• WHAT YOU WILL DO: Reproduce the entries in full, with no changes.

• MATERIAL FOR THE TASK:
<<<<

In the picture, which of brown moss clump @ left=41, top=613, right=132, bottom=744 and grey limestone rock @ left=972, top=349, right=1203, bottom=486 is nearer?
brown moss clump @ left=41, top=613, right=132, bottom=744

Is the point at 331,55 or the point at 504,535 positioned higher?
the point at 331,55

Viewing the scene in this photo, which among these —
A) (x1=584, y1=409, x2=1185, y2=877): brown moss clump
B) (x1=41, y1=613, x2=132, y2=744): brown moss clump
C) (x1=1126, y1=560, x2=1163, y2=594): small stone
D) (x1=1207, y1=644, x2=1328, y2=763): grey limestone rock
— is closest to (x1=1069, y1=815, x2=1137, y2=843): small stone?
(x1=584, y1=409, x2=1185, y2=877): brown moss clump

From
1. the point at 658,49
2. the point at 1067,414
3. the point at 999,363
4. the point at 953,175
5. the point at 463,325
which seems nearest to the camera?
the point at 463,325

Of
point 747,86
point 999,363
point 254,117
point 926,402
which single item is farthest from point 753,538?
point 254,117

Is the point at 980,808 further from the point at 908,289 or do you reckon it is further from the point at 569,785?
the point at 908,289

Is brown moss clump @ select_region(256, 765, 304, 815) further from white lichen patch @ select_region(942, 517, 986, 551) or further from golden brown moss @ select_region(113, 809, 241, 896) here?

>>>>

• IN RESPONSE:
In the picture, which of brown moss clump @ left=41, top=613, right=132, bottom=744 and grey limestone rock @ left=972, top=349, right=1203, bottom=486 is nearer?
brown moss clump @ left=41, top=613, right=132, bottom=744

Is the point at 331,55 or the point at 504,535 positioned higher?
the point at 331,55

Viewing the scene in this photo, which among these —
A) (x1=584, y1=409, x2=1185, y2=877): brown moss clump
B) (x1=41, y1=613, x2=132, y2=744): brown moss clump
C) (x1=1126, y1=560, x2=1163, y2=594): small stone
D) (x1=1207, y1=644, x2=1328, y2=763): grey limestone rock
— is closest to (x1=1069, y1=815, x2=1137, y2=843): small stone?
(x1=584, y1=409, x2=1185, y2=877): brown moss clump

From
1. the point at 658,49
2. the point at 1067,414
3. the point at 999,363
4. the point at 953,175
5. the point at 463,325
which seems nearest to the camera?
the point at 463,325

Of
point 747,86
point 999,363
point 254,117
point 926,402
which single item is farthest from point 753,538?
point 254,117

Is the point at 980,808 further from the point at 908,289 or do you reckon it is further from the point at 569,785?
the point at 908,289

Is brown moss clump @ select_region(256, 765, 304, 815) further from white lichen patch @ select_region(942, 517, 986, 551) or further from golden brown moss @ select_region(113, 809, 241, 896) here?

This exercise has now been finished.